__MATERIAL PROVIDED__.
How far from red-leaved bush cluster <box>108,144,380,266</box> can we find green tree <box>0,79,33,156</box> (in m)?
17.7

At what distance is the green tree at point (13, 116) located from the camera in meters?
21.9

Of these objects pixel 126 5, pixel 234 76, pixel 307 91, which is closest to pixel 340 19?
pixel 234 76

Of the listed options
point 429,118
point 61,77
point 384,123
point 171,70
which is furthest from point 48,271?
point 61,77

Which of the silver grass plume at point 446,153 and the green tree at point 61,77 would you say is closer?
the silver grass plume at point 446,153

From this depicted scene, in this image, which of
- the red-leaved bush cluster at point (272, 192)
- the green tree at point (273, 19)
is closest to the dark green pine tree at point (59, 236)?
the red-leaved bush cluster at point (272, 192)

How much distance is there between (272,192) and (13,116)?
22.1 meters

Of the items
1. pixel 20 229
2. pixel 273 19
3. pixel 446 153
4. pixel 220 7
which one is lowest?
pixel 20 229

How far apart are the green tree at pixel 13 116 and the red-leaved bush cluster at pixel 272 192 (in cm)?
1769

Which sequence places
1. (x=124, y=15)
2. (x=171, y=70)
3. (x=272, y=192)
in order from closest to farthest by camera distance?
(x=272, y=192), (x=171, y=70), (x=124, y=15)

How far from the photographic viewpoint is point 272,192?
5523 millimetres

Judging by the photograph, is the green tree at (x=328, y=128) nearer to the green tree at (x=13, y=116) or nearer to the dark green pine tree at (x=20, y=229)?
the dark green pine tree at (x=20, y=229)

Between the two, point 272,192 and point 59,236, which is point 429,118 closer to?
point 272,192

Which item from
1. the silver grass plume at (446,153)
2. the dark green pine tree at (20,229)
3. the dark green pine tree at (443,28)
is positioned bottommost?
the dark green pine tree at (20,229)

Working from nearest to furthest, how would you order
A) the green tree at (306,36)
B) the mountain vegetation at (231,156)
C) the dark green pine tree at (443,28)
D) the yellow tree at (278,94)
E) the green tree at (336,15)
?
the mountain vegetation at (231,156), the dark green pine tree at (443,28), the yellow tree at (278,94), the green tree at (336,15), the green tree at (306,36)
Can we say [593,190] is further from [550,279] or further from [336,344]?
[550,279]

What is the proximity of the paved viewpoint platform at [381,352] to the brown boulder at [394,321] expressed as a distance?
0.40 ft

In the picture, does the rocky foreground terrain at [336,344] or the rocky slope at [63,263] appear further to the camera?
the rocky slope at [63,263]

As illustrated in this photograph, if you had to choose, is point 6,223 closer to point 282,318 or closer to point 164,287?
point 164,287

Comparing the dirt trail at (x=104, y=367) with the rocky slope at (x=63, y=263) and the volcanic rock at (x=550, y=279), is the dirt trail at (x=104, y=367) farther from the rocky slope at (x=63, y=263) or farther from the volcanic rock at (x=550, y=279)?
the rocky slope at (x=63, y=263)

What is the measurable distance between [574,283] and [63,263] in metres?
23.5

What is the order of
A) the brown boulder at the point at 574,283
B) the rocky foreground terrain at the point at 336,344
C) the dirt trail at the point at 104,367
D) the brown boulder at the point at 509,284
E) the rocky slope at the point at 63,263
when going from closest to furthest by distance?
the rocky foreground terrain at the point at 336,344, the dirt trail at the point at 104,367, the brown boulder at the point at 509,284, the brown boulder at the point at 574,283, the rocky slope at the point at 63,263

__WHAT NEEDS TO BE DONE__. Copy the entries verbatim, starting at the line that contains "Which of the" and ending at the line that contains "5523 millimetres", with both of those lines included.

__TASK ANSWER__.
Which of the silver grass plume at point 446,153 and the green tree at point 61,77 would you say is closer?
the silver grass plume at point 446,153

From this depicted scene, in this image, which of
- the red-leaved bush cluster at point (272, 192)
- the green tree at point (273, 19)
is closest to the dark green pine tree at point (59, 236)?
the red-leaved bush cluster at point (272, 192)

How much distance is there between (272,192) and (13,116)?
22.1 meters

Of the items
1. pixel 20 229
2. pixel 273 19
3. pixel 446 153
4. pixel 220 7
which one is lowest?
pixel 20 229

How far apart are the green tree at pixel 13 116 and the red-leaved bush cluster at pixel 272 192 (in cm)?
1769

Which sequence places
1. (x=124, y=15)
2. (x=171, y=70)
3. (x=272, y=192)
in order from closest to farthest by camera distance?
(x=272, y=192), (x=171, y=70), (x=124, y=15)

How far from the photographic viewpoint is point 272,192?
5523 millimetres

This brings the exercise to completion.